TASK BRIEF –
Arrange the rows as a Markdown table, from the first line up to and including the line with "highest value? Tak". Use a column named No. for the line number and a column named Text for the line itself, and leave out any blank lines.

Data items
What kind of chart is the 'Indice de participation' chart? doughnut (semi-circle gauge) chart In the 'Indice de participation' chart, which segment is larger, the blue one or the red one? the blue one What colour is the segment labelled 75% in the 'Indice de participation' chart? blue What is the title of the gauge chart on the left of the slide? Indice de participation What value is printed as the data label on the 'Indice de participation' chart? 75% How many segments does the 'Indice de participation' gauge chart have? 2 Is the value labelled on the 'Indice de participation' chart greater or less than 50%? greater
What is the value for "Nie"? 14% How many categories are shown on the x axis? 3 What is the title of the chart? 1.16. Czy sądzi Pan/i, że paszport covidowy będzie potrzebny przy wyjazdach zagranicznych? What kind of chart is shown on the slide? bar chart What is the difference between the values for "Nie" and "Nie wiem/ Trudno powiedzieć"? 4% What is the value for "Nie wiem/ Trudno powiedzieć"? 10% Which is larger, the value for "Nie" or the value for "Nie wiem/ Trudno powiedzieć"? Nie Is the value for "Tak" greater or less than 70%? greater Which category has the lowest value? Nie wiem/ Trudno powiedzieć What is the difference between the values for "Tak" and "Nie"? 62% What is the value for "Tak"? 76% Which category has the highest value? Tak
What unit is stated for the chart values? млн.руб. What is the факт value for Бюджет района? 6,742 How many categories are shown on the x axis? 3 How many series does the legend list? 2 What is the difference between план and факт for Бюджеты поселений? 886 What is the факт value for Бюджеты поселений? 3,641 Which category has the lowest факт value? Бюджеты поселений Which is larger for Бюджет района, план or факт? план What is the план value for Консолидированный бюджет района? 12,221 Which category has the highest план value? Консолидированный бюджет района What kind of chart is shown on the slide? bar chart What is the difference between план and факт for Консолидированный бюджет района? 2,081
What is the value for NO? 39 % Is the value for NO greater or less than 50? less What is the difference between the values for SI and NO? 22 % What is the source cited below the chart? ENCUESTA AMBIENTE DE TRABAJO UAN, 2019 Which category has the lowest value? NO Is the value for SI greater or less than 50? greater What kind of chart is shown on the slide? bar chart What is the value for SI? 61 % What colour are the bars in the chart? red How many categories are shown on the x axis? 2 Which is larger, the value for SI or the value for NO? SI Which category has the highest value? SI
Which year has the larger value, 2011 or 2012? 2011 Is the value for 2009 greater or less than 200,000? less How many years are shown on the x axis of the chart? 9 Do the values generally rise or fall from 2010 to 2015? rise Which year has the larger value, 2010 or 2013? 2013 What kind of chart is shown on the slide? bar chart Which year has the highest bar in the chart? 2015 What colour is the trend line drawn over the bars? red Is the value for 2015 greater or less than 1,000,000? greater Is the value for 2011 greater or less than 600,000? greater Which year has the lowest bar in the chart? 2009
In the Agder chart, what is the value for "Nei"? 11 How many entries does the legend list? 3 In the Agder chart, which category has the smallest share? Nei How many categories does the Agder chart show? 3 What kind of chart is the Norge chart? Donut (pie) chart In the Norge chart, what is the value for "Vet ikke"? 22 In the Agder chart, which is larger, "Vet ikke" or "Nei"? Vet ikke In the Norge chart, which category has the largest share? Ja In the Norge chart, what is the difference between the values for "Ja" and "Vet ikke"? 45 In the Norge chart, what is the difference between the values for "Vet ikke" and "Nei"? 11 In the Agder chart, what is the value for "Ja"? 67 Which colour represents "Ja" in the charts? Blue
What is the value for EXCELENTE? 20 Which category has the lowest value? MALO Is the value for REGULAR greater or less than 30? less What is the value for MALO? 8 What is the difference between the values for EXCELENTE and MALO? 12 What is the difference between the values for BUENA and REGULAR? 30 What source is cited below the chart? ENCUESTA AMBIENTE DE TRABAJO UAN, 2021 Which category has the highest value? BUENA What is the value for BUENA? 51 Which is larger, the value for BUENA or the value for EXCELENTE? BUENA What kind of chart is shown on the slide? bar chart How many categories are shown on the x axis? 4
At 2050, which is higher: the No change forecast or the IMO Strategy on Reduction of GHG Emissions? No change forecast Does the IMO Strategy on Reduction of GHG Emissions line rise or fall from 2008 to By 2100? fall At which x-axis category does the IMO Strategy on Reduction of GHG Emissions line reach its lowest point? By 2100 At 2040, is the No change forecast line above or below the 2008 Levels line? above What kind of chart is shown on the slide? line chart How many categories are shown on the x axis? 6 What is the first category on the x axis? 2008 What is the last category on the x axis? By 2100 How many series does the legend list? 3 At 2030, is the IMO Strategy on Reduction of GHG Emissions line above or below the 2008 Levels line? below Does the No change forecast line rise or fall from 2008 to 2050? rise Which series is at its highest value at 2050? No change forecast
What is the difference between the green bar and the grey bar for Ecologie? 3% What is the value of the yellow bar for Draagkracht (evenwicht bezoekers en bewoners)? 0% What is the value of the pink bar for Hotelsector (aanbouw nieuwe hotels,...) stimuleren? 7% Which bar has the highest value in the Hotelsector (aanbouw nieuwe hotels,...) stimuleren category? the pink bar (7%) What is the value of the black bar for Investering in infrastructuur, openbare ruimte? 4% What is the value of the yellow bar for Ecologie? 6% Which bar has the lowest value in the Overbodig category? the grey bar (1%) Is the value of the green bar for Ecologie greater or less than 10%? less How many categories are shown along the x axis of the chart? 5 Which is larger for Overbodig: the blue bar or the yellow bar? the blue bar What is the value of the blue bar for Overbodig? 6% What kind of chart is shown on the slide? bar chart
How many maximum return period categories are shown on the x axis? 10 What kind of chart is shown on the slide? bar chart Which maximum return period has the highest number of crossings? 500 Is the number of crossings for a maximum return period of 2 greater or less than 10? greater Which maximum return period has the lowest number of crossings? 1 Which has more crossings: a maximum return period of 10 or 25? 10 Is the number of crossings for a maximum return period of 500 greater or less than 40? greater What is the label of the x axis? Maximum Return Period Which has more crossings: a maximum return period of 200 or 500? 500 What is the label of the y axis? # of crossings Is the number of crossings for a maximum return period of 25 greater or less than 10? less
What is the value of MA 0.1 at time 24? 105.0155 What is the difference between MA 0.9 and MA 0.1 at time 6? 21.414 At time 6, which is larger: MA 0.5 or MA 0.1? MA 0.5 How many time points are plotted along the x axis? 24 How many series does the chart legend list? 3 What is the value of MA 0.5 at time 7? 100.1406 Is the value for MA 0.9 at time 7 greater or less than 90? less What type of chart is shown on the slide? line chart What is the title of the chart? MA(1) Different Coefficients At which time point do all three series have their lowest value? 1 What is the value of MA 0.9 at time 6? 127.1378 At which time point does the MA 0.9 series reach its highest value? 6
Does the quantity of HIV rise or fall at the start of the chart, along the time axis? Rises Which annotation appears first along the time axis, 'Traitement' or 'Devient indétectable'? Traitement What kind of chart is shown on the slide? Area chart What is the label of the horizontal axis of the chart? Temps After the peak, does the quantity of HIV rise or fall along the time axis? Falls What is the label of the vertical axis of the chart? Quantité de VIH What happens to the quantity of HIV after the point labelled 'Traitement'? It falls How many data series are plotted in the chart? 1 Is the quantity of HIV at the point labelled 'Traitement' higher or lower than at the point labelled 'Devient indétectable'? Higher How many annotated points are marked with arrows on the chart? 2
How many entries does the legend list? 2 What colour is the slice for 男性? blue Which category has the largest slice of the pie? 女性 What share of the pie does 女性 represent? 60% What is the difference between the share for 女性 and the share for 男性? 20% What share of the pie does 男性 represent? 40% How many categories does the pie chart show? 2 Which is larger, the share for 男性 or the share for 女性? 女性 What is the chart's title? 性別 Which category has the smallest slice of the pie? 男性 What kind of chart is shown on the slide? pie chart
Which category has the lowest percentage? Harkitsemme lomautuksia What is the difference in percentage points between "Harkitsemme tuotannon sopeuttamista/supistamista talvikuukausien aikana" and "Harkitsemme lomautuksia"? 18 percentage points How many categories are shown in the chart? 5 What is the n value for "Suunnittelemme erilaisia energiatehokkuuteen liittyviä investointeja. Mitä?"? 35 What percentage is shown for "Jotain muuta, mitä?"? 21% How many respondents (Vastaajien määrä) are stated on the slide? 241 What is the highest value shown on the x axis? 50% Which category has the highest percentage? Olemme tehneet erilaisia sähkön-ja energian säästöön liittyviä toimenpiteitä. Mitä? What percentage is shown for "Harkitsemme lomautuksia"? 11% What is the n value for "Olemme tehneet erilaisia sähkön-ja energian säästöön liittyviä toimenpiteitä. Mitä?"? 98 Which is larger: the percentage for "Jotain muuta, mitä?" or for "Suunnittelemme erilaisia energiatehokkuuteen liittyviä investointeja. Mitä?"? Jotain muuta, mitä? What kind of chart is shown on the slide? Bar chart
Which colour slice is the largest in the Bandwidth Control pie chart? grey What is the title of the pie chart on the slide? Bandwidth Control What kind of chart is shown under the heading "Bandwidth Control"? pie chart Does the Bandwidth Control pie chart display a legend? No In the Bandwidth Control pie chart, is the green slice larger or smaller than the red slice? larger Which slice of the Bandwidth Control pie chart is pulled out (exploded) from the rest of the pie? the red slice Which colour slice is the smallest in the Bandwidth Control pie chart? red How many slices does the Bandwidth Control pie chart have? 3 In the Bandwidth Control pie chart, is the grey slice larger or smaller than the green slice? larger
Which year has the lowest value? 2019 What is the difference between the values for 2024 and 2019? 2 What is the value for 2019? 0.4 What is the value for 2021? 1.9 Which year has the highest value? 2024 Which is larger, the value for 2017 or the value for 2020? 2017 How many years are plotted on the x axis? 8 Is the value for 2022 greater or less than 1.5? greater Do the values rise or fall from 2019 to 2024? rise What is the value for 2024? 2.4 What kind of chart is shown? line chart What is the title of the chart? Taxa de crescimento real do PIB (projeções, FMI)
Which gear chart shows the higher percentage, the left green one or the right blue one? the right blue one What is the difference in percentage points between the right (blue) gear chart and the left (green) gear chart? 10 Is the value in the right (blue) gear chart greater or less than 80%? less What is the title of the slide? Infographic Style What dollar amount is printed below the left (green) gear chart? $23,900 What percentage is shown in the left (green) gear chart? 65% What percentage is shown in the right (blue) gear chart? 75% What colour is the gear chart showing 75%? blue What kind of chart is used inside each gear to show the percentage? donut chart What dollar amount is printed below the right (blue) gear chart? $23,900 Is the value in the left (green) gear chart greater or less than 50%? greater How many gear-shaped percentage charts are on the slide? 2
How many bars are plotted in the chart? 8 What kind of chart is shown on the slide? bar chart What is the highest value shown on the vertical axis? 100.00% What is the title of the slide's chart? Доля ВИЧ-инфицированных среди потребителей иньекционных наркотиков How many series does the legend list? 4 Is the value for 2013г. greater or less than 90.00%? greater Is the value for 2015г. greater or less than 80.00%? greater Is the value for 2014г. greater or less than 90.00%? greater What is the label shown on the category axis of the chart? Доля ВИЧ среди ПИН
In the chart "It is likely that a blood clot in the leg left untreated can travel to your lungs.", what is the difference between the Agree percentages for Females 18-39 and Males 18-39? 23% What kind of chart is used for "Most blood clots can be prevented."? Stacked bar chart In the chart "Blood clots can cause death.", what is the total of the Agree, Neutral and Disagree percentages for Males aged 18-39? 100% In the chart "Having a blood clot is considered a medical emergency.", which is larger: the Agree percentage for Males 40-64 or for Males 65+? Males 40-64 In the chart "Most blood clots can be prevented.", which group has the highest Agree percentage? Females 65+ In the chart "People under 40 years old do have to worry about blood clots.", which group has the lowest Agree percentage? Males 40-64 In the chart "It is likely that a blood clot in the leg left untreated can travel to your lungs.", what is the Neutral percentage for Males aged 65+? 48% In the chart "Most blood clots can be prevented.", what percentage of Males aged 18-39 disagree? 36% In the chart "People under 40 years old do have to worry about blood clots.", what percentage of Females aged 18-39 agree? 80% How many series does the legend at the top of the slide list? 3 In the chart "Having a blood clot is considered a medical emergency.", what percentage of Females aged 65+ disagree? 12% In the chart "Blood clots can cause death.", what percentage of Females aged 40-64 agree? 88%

RESPONSE BOX –
| No. | Text |
|---|---|
| 1 | What kind of chart is the 'Indice de participation' chart? doughnut (semi-circle gauge) chart In the 'Indice de participation' chart, which segment is larger, the blue one or the red one? the blue one What colour is the segment labelled 75% in the 'Indice de participation' chart? blue What is the title of the gauge chart on the left of the slide? Indice de participation What value is printed as the data label on the 'Indice de participation' chart? 75% How many segments does the 'Indice de participation' gauge chart have? 2 Is the value labelled on the 'Indice de participation' chart greater or less than 50%? greater |
| 2 | What is the value for "Nie"? 14% How many categories are shown on the x axis? 3 What is the title of the chart? 1.16. Czy sądzi Pan/i, że paszport covidowy będzie potrzebny przy wyjazdach zagranicznych? What kind of chart is shown on the slide? bar chart What is the difference between the values for "Nie" and "Nie wiem/ Trudno powiedzieć"? 4% What is the value for "Nie wiem/ Trudno powiedzieć"? 10% Which is larger, the value for "Nie" or the value for "Nie wiem/ Trudno powiedzieć"? Nie Is the value for "Tak" greater or less than 70%? greater Which category has the lowest value? Nie wiem/ Trudno powiedzieć What is the difference between the values for "Tak" and "Nie"? 62% What is the value for "Tak"? 76% Which category has the highest value? Tak |